Deutsche Asset Management, which has a 14 per cent blocking stake in the upmarket retailer, said the 250p-a-share offer undervalued the company. "We should be looking at a price well above 300p a share," the fund manager said.

Invesco Perpetual and Henderson Global Investors also voiced opposition to the buyout, which has been put forward by Dickson Poon, a Hong Kong businessman who owns 50.1 per cent of the shares.

Harvey Nichols shares fell 25p to 201.5p on fears the deal would fail. Mr Poon's buyout vehicle Broadgain said it would not improve the terms of the offer but would consider reconfiguring it as a straight takeover rather than a "scheme of arrangement".

A scheme of arrangement needs the backing of 75 per cent of the independent shares. Deutsche Asset can therefore scupper the deal as its shareholding equates to 28 per cent of the minority.

But Mr Poon's advisers said Broadgain might switch to a straight takeover offer, which would enable it to apply to the Financial Services Authority to delist the company if it could secure 75 per cent of the total equity.
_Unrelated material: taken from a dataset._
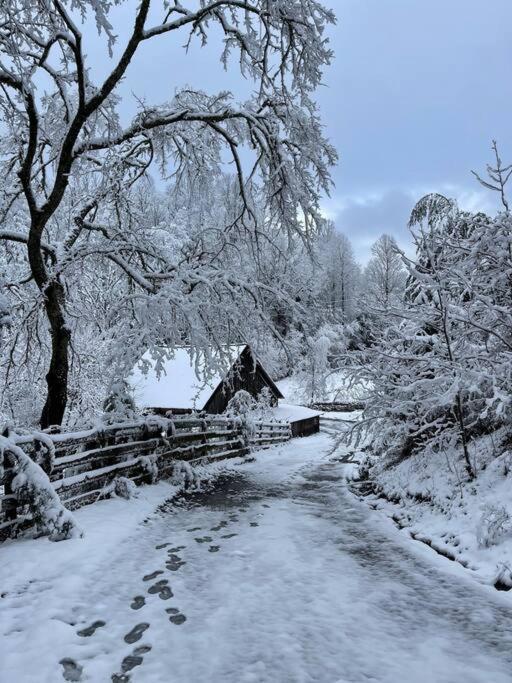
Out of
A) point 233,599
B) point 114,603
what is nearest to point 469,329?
point 233,599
This would leave dissenting institutions in limbo with a large minority stake in a private company. However the FSA said: "It's not an automatic delisting. The FSA has some discretion on this."

Colin Hughes, at Henderson, said he was prepared to stand up to Mr Poon. "Come on then," he said. "Let's have a debate. I'm not spoiling for a fight but this offer is not fair value, full stop."

Institutions expressed concerns that Mr Poon might pursue various "nuclear" options such as dismissing the non-executives or allowing operating costs to escalate.

Harvey Nichols announced half-year results showing an 19 per cent fall in profits to £5.6m, with like-for-like sales down 0.8 per cent on last year. The current trading statement was more positive, with underlying sales in the four weeks since 28 September up by 5.3 per cent. Analysts reckoned like-for-like sales at the flagship store in London's Knightsbridge were up by 3 to 4 per cent, though the company said trading at its top store was "difficult and volatile".

Mr Hughes at Henderson, which owns 1 per cent of the shares, said Mr Poon's offer was "backward looking" as it ignored the new store in Edinburgh and a planned new outlet in Manchester.

Deutsche Asset Management added that models based on cash flow return on investment could give a theoretical value of 350p a share, it said.